2. When the water goes down the outlet pipe it makes a gurgling sound.
I don't think it's as simple as lowering the outlet pipe into the water - which I have already tried.

Any ideas?


----------



## sumthinfishy (Jan 26, 2013)

there is air getting in it. i dont know what your filter looks like, but a few things to check are. is intake tube seated firmly on impeller? is intake tubing put together tightly? is intake far enough into water? do u have an airater near intake that is allowing air bubbles to be sucked in? i would take the whole thing apart an put it back to gether making sure everything is seated properly and snug.


----------



## GABBA (Jun 3, 2011)

The overhead filter I am talking about is actually a WET/DRY Trickle Filter, which is essentially a sump that sits on top of the tank. As this is a 6ft tank it is quite large. It has 5 different compartments with media in each and a spray bar that drops water from the tank on the media. The water then falls (by gravity) back into the tank having passed through the media. As they are in essence a sump they are quite efficient (or so I am led to believe).

The problem I am having is not so much the noise of the pump, that is quiet, however when the water falls by gravity back into the tank through the hole it creates a gurgling sound. Also when the water comes out of the spray bar and hits the media it creates a splashing sound.

I'd like to know if anyone has any tips on how to reduce those noises.

The filter itself is capable of 2000L/Hr so I'd like to use it but its too noisy right now.


----------



## GABBA (Jun 3, 2011)

Hi I have an Aqua One Grande 180 which includes the above-tank trickle filter (similar to this one.

I currently have it turned off because of how loud it is - not the pump, but the trickling. However after doing some reading, apparently these are supposed to be quiet.

Can anyone tell me, how do you make this type of filter quiet? What should the water level in the filter be?

The pump is not loud and I have placed the return pipe under the water.

Any ideas?


----------



## Deeda (Oct 12, 2012)

I merged your two topics on the same issue. Hopefully someone with a similar style OHF will help troubleshoot your problems.

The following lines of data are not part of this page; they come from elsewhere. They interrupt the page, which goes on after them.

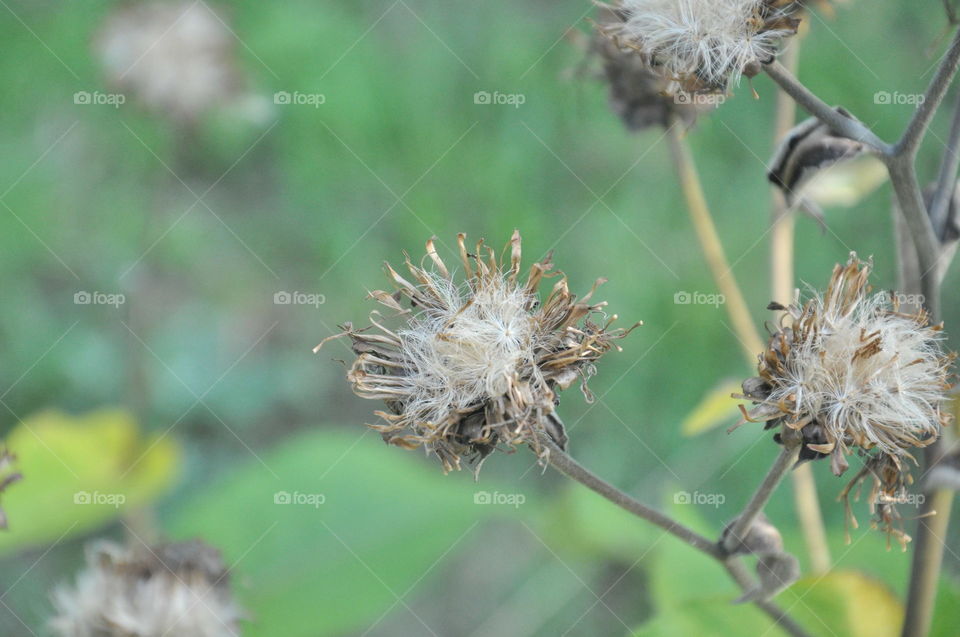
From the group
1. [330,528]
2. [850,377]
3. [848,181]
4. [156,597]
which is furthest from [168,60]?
[850,377]

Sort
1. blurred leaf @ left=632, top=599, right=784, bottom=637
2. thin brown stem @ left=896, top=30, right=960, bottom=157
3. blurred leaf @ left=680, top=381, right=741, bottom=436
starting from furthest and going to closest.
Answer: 1. blurred leaf @ left=680, top=381, right=741, bottom=436
2. blurred leaf @ left=632, top=599, right=784, bottom=637
3. thin brown stem @ left=896, top=30, right=960, bottom=157

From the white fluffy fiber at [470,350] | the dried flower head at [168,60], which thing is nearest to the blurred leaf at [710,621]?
the white fluffy fiber at [470,350]

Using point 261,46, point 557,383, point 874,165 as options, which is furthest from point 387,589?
point 261,46

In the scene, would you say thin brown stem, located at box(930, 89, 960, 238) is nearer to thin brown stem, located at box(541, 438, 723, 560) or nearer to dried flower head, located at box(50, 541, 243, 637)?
thin brown stem, located at box(541, 438, 723, 560)

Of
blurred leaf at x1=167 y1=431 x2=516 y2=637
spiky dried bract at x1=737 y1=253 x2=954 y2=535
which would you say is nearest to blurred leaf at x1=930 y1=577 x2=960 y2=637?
spiky dried bract at x1=737 y1=253 x2=954 y2=535

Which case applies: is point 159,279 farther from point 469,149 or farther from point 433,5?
point 433,5

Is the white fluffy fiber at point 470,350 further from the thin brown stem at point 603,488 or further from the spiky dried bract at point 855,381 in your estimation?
the spiky dried bract at point 855,381
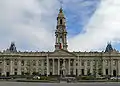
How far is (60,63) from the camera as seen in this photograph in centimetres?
14638

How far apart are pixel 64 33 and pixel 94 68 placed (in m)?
23.0

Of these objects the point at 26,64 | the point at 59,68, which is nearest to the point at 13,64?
the point at 26,64

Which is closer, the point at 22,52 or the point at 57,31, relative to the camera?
the point at 57,31

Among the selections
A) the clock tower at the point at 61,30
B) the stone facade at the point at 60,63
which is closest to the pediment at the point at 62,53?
the stone facade at the point at 60,63

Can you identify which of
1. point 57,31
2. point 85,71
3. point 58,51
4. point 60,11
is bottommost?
point 85,71

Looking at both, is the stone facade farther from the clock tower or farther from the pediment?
the clock tower

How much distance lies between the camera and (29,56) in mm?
147500

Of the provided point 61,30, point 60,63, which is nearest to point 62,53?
point 60,63

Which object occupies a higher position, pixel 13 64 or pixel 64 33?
pixel 64 33

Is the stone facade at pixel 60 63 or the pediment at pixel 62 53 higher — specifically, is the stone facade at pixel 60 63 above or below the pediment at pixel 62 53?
below

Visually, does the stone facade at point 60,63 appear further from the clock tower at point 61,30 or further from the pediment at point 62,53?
the clock tower at point 61,30

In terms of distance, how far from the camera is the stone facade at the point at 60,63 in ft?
475

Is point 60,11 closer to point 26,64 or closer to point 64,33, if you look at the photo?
point 64,33

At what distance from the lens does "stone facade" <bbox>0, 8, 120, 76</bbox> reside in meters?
145
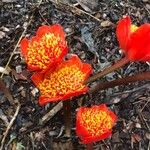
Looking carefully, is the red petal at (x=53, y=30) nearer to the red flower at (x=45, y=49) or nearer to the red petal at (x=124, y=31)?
the red flower at (x=45, y=49)

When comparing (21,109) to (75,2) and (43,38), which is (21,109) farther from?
(75,2)

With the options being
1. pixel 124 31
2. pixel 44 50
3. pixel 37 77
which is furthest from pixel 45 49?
pixel 124 31

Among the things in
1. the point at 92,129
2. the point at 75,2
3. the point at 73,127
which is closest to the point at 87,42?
the point at 75,2

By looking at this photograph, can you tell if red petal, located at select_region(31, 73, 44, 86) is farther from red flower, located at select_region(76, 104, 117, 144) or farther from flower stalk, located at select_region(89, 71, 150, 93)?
flower stalk, located at select_region(89, 71, 150, 93)

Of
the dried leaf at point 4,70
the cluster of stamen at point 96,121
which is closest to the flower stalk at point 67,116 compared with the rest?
the cluster of stamen at point 96,121

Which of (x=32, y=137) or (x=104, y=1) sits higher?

Do you know if the final chamber that disperses the water back to the tank from the outlet pipe is completed submerged in the sump or does the water level raise and lower rhythmically?


----------



## sumthinfishy (Jan 26, 2013)

ok. i assumed it was just an hob filter. my mistake


----------



## GABBA (Jun 3, 2011)

The outlet hole is always level with the waterline because of the design. Water does not flow over "walls" inside the filter rather under them. I'm not sure how to raise the water level.

I think the only way I will understand this is if I see one of these in action.


----------



## Deeda (Oct 12, 2012)

I found these Setup instructions for the Aquaone Aquastyle filter setup. It may not be your exact aquarium size but hopefully they will help with maintenance.

I'll keep looking for more info.


----------